Read a file line by line from S3 using boto?
I know it's a very old question.
But as for now, we can just use s3_conn.get_object(Bucket=bucket, Key=key)['Body'].iter_lines()
You may find https://pypi.python.org/pypi/smart_open useful for your task.
From documentation:
for line in smart_open.smart_open('s3://mybucket/mykey.txt'):
print line
The codecs
module in the stdlib provides a simple way to encode a stream of bytes into a stream of text and provides a generator to retrieve this text line-by-line. It can be used with S3 without much hassle:
import codecs
import boto3
s3 = boto3.resource("s3")
s3_object = s3.Object('my-bucket', 'a/b/c.txt')

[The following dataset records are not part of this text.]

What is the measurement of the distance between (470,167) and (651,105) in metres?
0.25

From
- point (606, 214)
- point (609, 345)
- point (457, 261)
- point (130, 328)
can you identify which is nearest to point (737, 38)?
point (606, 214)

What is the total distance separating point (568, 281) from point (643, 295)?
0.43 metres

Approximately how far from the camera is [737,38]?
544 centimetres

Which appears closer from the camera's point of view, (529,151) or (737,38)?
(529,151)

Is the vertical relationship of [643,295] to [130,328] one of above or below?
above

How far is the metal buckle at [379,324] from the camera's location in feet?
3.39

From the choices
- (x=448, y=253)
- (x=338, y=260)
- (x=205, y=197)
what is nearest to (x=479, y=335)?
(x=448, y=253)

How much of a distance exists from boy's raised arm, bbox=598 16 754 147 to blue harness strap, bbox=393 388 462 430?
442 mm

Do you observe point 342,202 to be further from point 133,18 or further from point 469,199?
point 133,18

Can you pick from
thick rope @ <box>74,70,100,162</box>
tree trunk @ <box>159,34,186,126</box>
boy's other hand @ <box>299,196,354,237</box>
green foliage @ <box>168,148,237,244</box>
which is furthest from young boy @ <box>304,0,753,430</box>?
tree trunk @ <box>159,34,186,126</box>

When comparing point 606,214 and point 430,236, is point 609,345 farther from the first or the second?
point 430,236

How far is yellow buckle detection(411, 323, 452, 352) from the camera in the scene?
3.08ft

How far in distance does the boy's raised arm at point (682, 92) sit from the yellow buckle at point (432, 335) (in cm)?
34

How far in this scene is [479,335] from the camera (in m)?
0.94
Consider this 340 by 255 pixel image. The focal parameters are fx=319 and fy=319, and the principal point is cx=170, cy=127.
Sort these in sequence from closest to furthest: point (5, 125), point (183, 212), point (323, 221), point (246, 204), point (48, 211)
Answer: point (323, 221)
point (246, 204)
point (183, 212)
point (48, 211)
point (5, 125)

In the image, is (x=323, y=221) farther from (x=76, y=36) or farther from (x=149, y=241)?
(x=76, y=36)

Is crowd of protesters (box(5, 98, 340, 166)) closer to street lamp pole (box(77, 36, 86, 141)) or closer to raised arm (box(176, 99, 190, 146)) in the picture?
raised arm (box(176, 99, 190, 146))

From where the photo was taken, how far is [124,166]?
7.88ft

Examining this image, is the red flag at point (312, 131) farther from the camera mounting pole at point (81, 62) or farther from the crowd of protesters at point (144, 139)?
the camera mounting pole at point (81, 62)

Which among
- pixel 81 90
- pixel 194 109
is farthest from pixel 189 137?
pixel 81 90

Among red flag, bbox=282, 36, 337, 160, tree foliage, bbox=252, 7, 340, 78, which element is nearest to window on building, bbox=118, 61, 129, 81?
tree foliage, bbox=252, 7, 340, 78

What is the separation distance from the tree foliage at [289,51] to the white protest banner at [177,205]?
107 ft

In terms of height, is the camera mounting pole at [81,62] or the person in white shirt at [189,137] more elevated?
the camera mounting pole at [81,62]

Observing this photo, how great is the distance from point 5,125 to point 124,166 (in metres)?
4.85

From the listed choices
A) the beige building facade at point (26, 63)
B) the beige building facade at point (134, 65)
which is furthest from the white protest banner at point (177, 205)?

line_stream = codecs.getreader("utf-8")
for line in line_stream(s3_object.get()['Body']):
print(line)
Here's a solution which actually streams the data line by line:
from io import TextIOWrapper
from gzip import GzipFile
...
# get StreamingBody from botocore.response
response = s3.get_object(Bucket=bucket, Key=key)
# if gzipped
gzipped = GzipFile(None, 'rb', fileobj=response['Body'])
data = TextIOWrapper(gzipped)
for line in data:
# process line